This repository provides the data in support of the course Advanced Pandas for Data Analytics, provided by Cloud Academy.
I suggest to follow the following steps in order you to be able to replicate the course steps in your local host. Open your favourite terminal emulator, and then:
git clone https://github.com/cloudacademy/advanced-pandas-for-data-analytics.git
mkvirtualenv - p python3 <NAME_ENV>
pip install -r requirements.txt
jupyter notebook
You are now ready to get your hands dirty: enjoy!
We have used the Bike Sharing Dataset in this course, which all are available in the data folder. You can find more information on the data here.

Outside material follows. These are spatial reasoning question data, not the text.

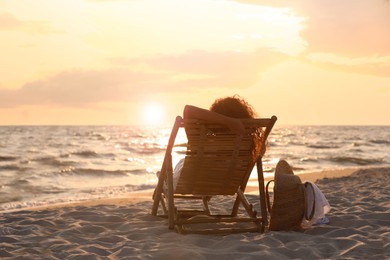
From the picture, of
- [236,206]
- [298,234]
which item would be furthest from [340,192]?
[298,234]

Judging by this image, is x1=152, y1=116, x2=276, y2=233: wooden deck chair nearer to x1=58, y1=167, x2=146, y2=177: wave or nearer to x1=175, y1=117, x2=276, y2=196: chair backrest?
x1=175, y1=117, x2=276, y2=196: chair backrest

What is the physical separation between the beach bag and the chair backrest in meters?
0.43

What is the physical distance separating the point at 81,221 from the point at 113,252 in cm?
166

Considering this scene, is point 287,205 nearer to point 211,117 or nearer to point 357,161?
point 211,117

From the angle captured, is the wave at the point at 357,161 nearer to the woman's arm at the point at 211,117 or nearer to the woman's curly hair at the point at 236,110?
the woman's curly hair at the point at 236,110

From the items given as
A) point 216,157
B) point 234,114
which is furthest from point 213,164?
point 234,114

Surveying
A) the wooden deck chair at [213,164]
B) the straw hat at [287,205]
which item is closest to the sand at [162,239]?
the straw hat at [287,205]

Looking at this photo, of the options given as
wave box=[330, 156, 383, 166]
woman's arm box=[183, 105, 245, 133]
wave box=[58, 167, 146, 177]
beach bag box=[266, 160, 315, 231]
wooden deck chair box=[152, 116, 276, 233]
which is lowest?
wave box=[58, 167, 146, 177]

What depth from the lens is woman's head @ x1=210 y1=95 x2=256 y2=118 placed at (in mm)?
5335

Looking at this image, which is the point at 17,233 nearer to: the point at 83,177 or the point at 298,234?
the point at 298,234

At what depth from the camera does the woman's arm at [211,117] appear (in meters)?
4.92

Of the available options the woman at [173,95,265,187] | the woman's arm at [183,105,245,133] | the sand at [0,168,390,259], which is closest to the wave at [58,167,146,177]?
the sand at [0,168,390,259]

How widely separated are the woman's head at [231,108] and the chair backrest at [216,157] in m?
0.23

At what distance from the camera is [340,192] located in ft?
27.9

Among many fields, it is worth to map the following variables:
- workingday: if day is neither weekend nor holiday is 1, otherwise is 0.
- weathersit:
- Clear, Few clouds, Partly cloudy, Partly cloudy mapped in value 1;
- Mist + Cloudy, Mist + Broken clouds, Mist + Few clouds, Mist mapped in value 2;
- Light Snow, Light Rain + Thunderstorm + Scattered clouds, Light Rain + Scattered clouds mapped in 3;
- Heavy Rain + Ice Pallets + Thunderstorm + Mist, Snow + Fog mapped in 4.
- temp: Normalized temperature in Celsius. The values are divided to 41 (max).
- atemp: Normalized feeling temperature in Celsius. The values are divided to 50 (max).
- hum: Normalized humidity. The values are divided to 100 (max).
- windspeed: Normalized wind speed. The values are divided to 67 (max).
- casual: count of casual users.
- registered: count of registered users.
- cnt: count of total rental bikes including both casual and registered.